Spatial reasoning question material
□ □ □ □ □ □ □
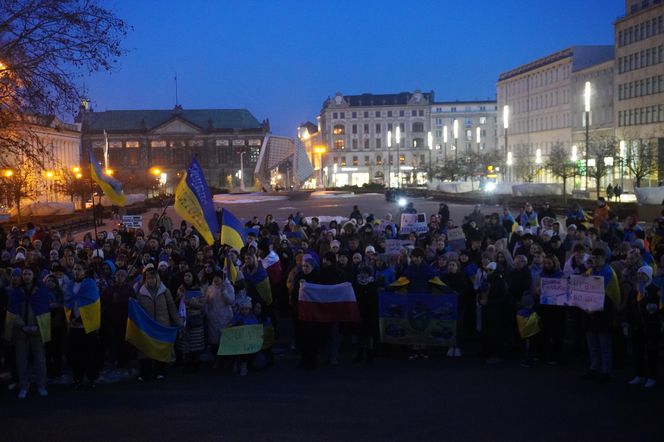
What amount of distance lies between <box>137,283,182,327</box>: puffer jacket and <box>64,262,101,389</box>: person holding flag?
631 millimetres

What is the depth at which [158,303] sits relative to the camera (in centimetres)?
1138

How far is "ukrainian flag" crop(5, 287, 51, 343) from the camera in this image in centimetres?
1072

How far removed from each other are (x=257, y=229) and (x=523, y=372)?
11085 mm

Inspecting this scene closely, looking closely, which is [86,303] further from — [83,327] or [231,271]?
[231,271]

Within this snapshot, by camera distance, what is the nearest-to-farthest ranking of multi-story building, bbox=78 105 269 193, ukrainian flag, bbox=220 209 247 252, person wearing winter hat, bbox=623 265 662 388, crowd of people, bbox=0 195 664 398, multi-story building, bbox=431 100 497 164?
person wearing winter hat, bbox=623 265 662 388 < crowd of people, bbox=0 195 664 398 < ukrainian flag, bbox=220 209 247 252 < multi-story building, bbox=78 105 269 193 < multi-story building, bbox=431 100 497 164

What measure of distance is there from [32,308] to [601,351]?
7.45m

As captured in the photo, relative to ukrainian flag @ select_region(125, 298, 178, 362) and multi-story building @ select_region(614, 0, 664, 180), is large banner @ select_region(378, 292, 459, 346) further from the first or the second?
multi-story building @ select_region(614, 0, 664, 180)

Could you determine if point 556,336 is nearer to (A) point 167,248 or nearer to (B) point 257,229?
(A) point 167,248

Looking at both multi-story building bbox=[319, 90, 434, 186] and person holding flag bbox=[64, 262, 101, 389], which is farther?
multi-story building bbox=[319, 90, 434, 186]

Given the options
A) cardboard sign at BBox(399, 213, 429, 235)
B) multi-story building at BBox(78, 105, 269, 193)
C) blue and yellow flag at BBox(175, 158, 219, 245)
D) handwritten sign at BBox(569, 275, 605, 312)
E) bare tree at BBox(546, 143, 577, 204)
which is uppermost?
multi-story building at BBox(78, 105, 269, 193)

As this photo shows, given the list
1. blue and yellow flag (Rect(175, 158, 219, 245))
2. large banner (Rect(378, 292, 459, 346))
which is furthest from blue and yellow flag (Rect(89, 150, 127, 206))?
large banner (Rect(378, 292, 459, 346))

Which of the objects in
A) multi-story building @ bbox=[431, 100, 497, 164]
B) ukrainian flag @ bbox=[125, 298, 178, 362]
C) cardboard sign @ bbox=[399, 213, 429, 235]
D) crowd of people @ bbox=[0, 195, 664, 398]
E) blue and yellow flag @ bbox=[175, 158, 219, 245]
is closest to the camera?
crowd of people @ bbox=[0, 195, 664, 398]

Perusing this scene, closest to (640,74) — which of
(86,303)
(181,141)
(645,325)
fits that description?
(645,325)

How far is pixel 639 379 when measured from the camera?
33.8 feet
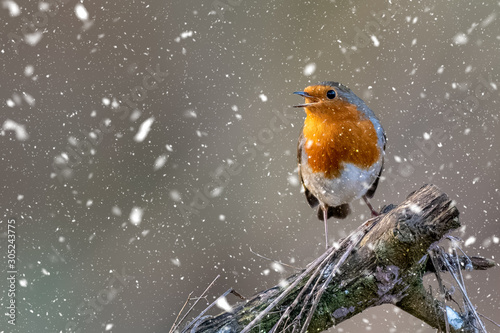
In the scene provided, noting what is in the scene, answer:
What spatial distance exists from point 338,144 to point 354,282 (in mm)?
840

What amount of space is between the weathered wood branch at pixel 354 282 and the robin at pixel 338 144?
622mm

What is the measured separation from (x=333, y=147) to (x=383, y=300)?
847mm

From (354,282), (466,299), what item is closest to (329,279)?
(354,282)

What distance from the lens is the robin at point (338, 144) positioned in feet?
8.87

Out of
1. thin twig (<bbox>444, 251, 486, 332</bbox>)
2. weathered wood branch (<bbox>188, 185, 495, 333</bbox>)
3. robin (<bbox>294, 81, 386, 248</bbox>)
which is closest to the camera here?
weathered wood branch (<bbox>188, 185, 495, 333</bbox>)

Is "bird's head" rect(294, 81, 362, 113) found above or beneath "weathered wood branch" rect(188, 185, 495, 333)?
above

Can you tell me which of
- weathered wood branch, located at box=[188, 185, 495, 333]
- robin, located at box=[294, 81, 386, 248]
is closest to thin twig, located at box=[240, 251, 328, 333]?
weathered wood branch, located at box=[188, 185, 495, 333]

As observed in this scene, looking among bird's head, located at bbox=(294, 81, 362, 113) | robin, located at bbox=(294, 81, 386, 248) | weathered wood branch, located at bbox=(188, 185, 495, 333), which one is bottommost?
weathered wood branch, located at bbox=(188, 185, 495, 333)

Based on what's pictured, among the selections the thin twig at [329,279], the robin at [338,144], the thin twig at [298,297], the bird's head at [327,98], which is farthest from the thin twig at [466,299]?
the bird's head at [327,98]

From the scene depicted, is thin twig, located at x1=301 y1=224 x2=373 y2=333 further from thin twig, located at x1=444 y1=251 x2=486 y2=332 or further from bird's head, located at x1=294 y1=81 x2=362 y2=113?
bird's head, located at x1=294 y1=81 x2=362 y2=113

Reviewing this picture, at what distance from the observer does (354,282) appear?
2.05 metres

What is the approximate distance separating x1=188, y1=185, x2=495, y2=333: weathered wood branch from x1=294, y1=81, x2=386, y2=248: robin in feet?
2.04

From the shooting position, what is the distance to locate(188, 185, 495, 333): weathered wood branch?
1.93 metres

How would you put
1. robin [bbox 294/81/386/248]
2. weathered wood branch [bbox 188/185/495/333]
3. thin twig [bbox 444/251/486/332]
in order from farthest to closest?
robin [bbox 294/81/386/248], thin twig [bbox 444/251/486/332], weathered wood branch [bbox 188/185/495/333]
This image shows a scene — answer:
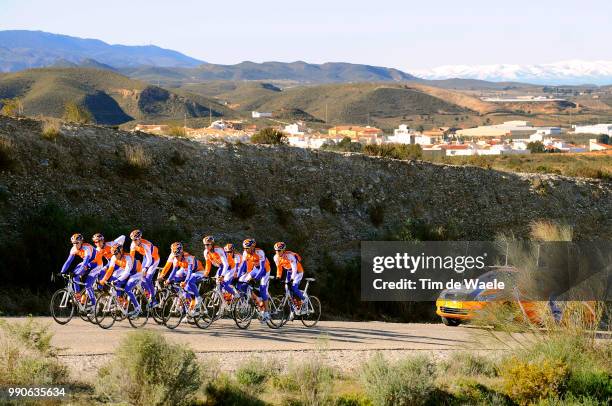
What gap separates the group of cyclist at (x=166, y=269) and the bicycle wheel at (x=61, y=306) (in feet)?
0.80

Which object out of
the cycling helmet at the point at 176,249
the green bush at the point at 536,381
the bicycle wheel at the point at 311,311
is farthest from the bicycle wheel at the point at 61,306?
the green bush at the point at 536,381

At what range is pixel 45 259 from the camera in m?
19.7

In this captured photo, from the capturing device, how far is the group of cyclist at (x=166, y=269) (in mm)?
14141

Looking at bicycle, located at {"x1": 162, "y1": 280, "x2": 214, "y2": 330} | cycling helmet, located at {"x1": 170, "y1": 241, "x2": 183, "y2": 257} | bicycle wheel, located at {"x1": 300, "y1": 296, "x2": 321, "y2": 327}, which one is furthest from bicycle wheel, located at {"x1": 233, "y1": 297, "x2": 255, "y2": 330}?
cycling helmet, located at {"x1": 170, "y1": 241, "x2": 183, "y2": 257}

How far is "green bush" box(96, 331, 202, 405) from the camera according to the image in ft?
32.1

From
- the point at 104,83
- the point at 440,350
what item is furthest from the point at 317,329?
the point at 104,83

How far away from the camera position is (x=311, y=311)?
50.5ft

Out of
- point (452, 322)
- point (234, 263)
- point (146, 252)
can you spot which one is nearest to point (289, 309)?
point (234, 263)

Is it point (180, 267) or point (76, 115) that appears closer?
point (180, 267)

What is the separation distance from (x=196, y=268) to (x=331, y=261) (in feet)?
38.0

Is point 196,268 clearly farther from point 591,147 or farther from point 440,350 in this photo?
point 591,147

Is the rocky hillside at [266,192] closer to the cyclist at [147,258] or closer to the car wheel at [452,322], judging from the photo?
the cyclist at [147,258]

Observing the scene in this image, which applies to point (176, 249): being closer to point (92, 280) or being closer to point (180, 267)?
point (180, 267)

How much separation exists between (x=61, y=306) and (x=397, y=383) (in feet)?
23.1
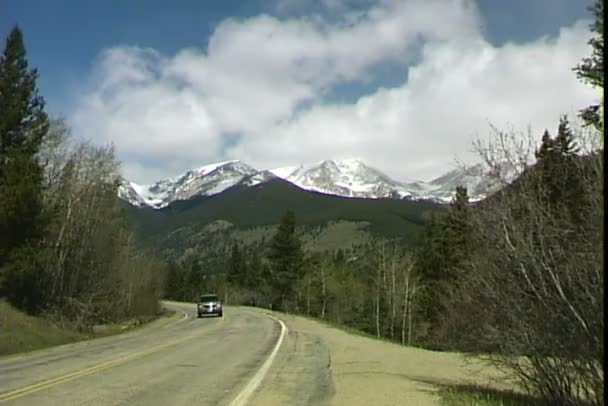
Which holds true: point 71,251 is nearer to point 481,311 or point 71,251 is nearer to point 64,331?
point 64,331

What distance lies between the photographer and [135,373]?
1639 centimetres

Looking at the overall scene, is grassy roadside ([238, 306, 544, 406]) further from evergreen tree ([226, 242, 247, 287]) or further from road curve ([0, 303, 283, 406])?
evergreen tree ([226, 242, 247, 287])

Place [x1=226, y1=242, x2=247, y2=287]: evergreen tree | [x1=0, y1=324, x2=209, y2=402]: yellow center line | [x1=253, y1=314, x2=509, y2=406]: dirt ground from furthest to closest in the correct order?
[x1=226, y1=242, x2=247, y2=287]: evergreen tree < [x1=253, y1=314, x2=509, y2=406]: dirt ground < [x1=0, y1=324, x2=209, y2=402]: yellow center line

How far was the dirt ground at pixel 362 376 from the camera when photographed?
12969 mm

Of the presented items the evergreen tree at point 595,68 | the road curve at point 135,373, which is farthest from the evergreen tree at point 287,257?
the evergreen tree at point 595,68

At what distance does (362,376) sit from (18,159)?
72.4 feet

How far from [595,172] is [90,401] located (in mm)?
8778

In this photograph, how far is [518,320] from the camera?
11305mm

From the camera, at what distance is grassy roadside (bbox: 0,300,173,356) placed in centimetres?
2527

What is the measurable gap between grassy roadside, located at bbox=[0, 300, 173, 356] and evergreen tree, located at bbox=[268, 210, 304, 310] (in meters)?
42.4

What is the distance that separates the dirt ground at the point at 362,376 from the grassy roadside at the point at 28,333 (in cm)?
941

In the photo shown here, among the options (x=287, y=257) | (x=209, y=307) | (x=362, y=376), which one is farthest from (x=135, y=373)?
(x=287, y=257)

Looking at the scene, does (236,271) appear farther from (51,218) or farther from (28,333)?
□ □ □ □ □ □ □
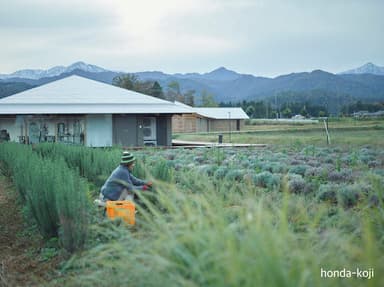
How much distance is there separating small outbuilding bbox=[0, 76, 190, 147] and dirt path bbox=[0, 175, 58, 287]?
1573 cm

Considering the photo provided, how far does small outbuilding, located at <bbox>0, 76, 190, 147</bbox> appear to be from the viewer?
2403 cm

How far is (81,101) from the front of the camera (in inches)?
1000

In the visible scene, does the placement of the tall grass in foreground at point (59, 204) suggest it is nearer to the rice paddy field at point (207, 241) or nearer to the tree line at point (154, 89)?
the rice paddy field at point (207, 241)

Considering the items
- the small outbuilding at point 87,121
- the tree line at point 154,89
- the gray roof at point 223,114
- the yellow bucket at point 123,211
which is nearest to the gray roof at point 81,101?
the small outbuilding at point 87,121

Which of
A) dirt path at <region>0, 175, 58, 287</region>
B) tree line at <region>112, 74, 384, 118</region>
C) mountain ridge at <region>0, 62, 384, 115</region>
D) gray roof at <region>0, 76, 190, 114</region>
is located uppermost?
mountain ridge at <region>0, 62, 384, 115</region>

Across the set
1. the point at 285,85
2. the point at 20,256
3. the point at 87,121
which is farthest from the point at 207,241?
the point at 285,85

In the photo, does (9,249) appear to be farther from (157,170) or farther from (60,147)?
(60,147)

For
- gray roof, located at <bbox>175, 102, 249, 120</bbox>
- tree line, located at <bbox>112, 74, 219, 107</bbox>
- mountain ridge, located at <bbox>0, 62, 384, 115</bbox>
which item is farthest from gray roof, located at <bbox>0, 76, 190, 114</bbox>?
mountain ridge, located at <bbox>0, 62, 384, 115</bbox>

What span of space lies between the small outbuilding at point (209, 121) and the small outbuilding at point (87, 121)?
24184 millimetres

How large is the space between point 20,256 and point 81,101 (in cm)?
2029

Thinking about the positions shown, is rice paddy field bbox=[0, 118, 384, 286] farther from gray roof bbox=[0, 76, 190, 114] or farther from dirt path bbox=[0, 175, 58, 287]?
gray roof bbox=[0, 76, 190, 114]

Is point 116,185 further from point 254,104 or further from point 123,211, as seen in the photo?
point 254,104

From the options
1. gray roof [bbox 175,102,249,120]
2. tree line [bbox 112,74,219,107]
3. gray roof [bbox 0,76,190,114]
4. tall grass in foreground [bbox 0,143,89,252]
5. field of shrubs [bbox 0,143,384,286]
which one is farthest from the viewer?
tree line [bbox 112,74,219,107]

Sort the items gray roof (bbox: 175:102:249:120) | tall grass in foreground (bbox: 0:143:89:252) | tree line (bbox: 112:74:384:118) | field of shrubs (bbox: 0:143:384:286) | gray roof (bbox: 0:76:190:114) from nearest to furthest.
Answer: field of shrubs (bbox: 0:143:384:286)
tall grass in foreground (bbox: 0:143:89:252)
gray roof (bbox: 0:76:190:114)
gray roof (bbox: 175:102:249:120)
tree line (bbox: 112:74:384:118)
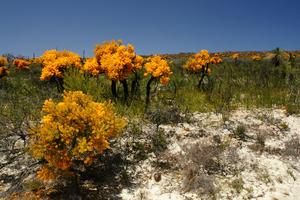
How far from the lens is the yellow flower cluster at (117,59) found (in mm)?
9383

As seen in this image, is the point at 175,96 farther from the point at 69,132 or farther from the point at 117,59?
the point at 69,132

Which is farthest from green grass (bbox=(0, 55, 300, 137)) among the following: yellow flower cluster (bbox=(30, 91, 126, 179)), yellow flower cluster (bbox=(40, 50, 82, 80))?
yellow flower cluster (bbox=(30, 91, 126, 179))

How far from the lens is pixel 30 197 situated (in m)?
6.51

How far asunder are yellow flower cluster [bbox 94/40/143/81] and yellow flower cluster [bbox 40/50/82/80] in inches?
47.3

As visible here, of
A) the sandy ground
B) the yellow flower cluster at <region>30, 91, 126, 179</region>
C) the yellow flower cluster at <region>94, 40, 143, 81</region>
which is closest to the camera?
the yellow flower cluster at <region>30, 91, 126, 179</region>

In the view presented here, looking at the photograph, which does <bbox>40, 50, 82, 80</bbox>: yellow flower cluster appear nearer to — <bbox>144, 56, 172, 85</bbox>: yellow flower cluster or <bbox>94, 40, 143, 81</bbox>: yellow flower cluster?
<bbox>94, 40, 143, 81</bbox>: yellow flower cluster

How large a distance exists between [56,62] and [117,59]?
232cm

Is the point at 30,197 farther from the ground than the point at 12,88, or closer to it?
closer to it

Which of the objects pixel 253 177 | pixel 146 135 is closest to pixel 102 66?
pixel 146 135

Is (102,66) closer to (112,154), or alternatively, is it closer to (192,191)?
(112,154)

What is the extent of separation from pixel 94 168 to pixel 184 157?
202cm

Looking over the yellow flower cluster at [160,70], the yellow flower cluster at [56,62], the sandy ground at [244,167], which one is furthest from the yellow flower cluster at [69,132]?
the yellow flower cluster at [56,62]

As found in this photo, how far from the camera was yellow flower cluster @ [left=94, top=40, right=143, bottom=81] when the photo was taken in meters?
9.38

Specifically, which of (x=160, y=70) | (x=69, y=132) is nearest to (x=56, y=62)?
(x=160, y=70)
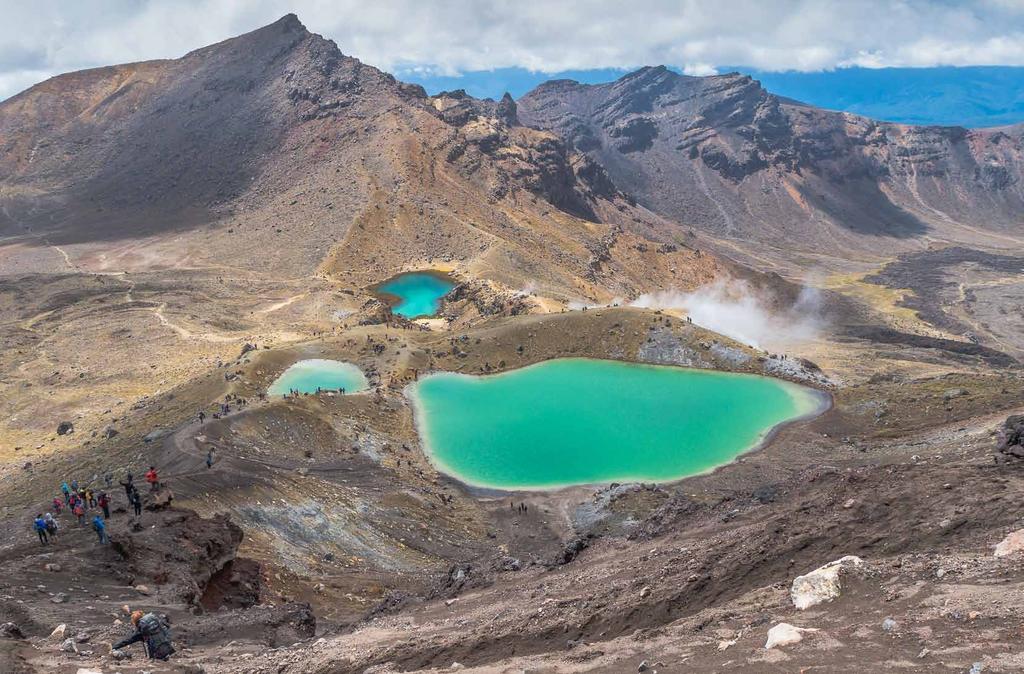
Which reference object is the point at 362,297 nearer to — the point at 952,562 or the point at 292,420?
□ □ □ □ □ □ □
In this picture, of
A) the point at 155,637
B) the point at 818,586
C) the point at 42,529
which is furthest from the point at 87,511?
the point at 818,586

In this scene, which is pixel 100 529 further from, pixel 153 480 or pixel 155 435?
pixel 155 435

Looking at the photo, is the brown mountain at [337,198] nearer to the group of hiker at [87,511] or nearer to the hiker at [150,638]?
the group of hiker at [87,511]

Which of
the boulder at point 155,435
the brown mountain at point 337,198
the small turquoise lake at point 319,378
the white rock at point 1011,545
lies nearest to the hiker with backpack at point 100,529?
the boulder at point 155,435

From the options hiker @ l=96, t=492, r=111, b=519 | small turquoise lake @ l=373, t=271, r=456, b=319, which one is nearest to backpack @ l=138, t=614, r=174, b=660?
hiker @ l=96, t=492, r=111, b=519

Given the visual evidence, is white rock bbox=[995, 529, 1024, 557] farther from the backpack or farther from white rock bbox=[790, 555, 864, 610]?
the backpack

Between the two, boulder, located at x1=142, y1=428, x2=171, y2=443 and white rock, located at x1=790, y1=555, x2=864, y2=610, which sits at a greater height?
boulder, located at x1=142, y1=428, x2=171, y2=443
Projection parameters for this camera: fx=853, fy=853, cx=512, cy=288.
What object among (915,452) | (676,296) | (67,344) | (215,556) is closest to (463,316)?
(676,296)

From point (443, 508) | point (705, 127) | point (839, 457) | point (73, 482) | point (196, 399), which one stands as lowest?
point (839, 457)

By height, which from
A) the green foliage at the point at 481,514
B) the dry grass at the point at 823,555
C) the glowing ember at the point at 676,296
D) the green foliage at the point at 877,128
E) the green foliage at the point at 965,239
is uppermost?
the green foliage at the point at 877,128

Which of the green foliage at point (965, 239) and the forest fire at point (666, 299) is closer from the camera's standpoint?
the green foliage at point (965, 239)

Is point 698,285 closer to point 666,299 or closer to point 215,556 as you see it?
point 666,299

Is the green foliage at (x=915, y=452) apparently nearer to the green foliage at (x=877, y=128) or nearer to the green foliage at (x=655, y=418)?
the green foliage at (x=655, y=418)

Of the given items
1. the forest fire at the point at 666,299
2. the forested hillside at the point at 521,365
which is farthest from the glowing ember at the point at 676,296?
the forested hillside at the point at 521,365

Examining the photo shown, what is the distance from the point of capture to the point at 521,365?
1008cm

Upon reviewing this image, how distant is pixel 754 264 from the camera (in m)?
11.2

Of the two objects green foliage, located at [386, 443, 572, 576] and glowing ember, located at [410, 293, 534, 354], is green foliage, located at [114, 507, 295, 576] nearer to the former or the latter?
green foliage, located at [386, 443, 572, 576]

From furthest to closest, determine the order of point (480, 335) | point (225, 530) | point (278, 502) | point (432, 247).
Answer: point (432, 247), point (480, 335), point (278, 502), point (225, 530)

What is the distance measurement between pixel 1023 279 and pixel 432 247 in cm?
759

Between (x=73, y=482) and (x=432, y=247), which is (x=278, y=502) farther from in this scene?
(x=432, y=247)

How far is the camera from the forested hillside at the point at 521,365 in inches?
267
□ □ □ □ □ □ □
What the task requires:
Retype the material word for word, beginning at the line that has "How far from the lens is the" and stopping after the line that has "Which reference object". Leave the pictures out.

Output of the exercise:
How far from the lens is the yellow flower cluster at (117,59) found (in mm)?
9383

As seen in this image, is the point at 175,96 farther from the point at 69,132 or farther from the point at 117,59?
the point at 69,132

Which is farthest from green grass (bbox=(0, 55, 300, 137)) among the following: yellow flower cluster (bbox=(30, 91, 126, 179)), yellow flower cluster (bbox=(40, 50, 82, 80))?
yellow flower cluster (bbox=(30, 91, 126, 179))

How far from the lens is pixel 30 197 situated (in m)?
6.51

How far asunder are yellow flower cluster [bbox 94/40/143/81] and yellow flower cluster [bbox 40/50/82/80] in inches?
47.3

As visible here, of
A) the sandy ground
B) the yellow flower cluster at <region>30, 91, 126, 179</region>
C) the yellow flower cluster at <region>94, 40, 143, 81</region>
which is closest to the camera?
the yellow flower cluster at <region>30, 91, 126, 179</region>

In the view presented here, looking at the photograph, which does <bbox>40, 50, 82, 80</bbox>: yellow flower cluster appear nearer to — <bbox>144, 56, 172, 85</bbox>: yellow flower cluster or <bbox>94, 40, 143, 81</bbox>: yellow flower cluster?
<bbox>94, 40, 143, 81</bbox>: yellow flower cluster

How large a distance exists between [56,62] and [117,59]?
232cm

Is the point at 30,197 farther from the ground than the point at 12,88, or closer to it?
closer to it

Which of the objects pixel 253 177 | pixel 146 135 is closest to pixel 102 66?
pixel 146 135

Is (102,66) closer to (112,154), or alternatively, is it closer to (192,191)?
(112,154)

What is the extent of separation from pixel 94 168 to pixel 184 157?
202cm

Looking over the yellow flower cluster at [160,70], the yellow flower cluster at [56,62], the sandy ground at [244,167], which one is furthest from the yellow flower cluster at [69,132]?
the yellow flower cluster at [56,62]

As found in this photo, how far from the camera was yellow flower cluster @ [left=94, top=40, right=143, bottom=81] when the photo was taken in meters?
9.38

Specifically, which of (x=160, y=70) | (x=69, y=132) is nearest to (x=56, y=62)?
(x=160, y=70)
Which reference object is the point at 362,297 nearer to — the point at 952,562 or the point at 292,420?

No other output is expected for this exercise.